Notice the x86 fpc result is quite close to hand code SSE2 version of Mult function, whenever the x64 fpc result is, well 

Edit: After looking at the asm output, x86 and x64 generate the same assembly code. Further more if I convert TVector3 to TVector4, then x86 and x64 have the same speed. So I guess it's more about memory access performance than the code itself.

[mika]

1. for fpc version you use

Code: Pascal  [Select][+][-]

1. function Mult(const V1, V2: TVector3): TVector3;

it will give better results

Code: Pascal  [Select][+][-]

1. function Mult(constref V1, V2: TVector3): TVector3;

2. reason for bad results for 64bit pascal implementation is the way how parameters are passed and result returned.

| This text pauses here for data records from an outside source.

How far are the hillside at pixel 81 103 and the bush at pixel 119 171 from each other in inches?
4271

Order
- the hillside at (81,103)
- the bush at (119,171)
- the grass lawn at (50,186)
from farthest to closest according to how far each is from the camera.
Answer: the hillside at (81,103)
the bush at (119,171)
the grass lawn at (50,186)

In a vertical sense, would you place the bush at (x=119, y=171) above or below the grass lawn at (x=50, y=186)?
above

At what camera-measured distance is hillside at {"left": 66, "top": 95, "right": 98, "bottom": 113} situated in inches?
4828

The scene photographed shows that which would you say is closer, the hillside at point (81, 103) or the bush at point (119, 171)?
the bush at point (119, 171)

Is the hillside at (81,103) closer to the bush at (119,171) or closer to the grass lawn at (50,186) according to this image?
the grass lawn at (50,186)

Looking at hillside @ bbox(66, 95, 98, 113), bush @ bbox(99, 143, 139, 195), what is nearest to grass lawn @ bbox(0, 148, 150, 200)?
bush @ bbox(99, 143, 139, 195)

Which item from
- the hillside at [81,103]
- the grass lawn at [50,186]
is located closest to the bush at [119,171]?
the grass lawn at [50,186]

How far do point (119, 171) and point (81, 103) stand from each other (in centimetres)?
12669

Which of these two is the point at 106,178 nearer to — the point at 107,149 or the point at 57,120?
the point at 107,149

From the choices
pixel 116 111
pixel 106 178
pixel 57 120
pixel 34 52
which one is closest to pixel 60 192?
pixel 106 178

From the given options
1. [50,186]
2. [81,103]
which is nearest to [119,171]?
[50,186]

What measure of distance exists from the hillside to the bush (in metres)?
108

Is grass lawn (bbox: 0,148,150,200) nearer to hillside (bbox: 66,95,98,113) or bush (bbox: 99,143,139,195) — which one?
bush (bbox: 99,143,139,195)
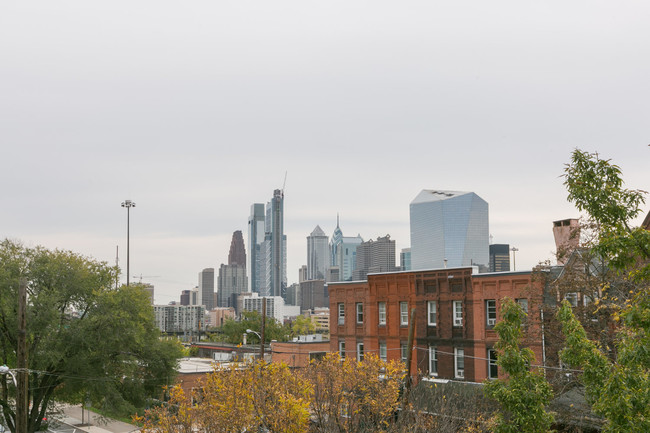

3. I did some testing my self
os : linux 64bit

Code: Pascal  [Select][+][-]

1.     {$mode objfpc}
2.     {$asmmode intel}
3.     {$assertions on}
4.  
5.     uses
6.       SysUtils;
7.  
8.     type
9.       TVector3 = record
10.         X, Y, Z: Single;
11.       end;
12.  
13.     function Mult(constref V1, V2: TVector3): TVector3;
14.     begin
15.  
16.       Result.X := V1.X * V2.X;
17.       Result.Y := V1.Y * V2.Y;
18.       Result.Z := V1.Z * V2.Z;
19.     end;
20.  
21.     procedure MultPr(constref V1, V2: TVector3; var  Result: TVector3);
22.     begin
23.       Result.X := V1.X * V2.X;
24.       Result.Y := V1.Y * V2.Y;
25.       Result.Z := V1.Z * V2.Z;
26.     end;
27.  
28.     function Mult_SSE(constref V1, V2: TVector3): TVector3; assembler; nostackframe;
29.     asm
30.       movdqu xmm0, [v1]
31.       movdqu xmm1, [v2]
32.       mulps  xmm0 , xmm1
33.       movdqu xmm1, xmm0
34.       psrldq xmm1,8
35.     end;
36.  
37.     procedure Mult_SSEPr(constref V1, V2: TVector3; var Result: TVector3); assembler; nostackframe;
38.     asm
39.      {$if sizeof(TVector3)=12}
40.  
41.       movq xmm0, [v1]
42.       movq xmm1, [v2]
43.       mulps  xmm0 , xmm1
44.       movq [Result],xmm0
45.  
46.       movss xmm0, [v1+8]
47.       movss xmm1, [v2+8]
48.       mulss  xmm0 , xmm1
49.       movss [Result+8],xmm0
50.  
51.       {$else}
52.       {$if sizeof(TVector3)=16}
53.       movdqu xmm0, [v1]
54.       movdqu xmm1, [v2]
55.       mulps  xmm0 , xmm1
56.       movdqu [Result],xmm0
57.       {$else}
58.           {$fatal  sizeof(TVector3) has to be 12 or 16 bytes }
59.       {$endif}
60.       {$endif}
61.     end;
62.  
63.  
64.     var
65.       V, V1, V2: TVector3;
66.       I, Tick: Integer;
67.  
68.     begin
69.       writeln('Size of TVector3 ', sizeof(TVector3),' bytes');
70.       V1.X := 1; V1.Y := 2; V1.Z := 3;
71.       V2.X := 4; V2.Y := 5; V2.Z := 6;
72.       Write('fpc function: ');
73.       Tick := GetTickCount64;
74.       for I := 0 to 99999999 do
75.         V := Mult(V1, V2);
76.  
77.       Writeln(GetTickCount64 - Tick, 'ms');
78.  
79.       assert(V.X = 1*4);
80.       assert(V.Y = 2*5);
81.       assert(V.Z = 3*6);
82.  
83.       write ('fpc procedure: ');
84.       Tick := GetTickCount64;
85.       for I := 0 to 99999999 do
86.         MultPr(V1, V2, V);
87.  
88.       Writeln(GetTickCount64 - Tick, 'ms');
89.  
90.       assert(V.X = 1*4);
91.       assert(V.Y = 2*5);
92.       assert(V.Z = 3*6);
93.  
94.       Write('Hand code function: ');
95.       Tick := GetTickCount64;
96.       for I := 0 to 99999999 do
97.         V := Mult_SSE(V1, V2);
98.       Writeln(GetTickCount64 - Tick, 'ms');
99.  
100.       assert(V.X = 1*4);
101.       assert(V.Y = 2*5);
102.       assert(V.Z = 3*6);
103.  
104.       Write('Hand code procedure: ');
105.       Tick := GetTickCount64;
106.       for I := 0 to 99999999 do
107.         Mult_SSEPr(V1, V2, v);
108.       Writeln(GetTickCount64 - Tick, 'ms');
109.  
110.       assert(V.X = 1*4);
111.       assert(V.Y = 2*5);
112.       assert(V.Z = 3*6);
113.     end.

output:
Size of TVector3 12 bytes
fpc function: 817ms
fpc procedure: 128ms
Hand code function: 185ms
Hand code procedure: 139ms

and for TVector3 of 4 Single
 

Code: Pascal  [Select][+][-]

1.     type
2.       TVector3 = record
3.         X, Y, Z, A: Single;
4.       end;

output:
Size of TVector3 16 bytes
fpc function: 1164ms
fpc procedure: 161ms
Hand code function: 945ms
Hand code procedure: 116ms

In my tests function has way worse results if TVector was 4 singles instead of 3.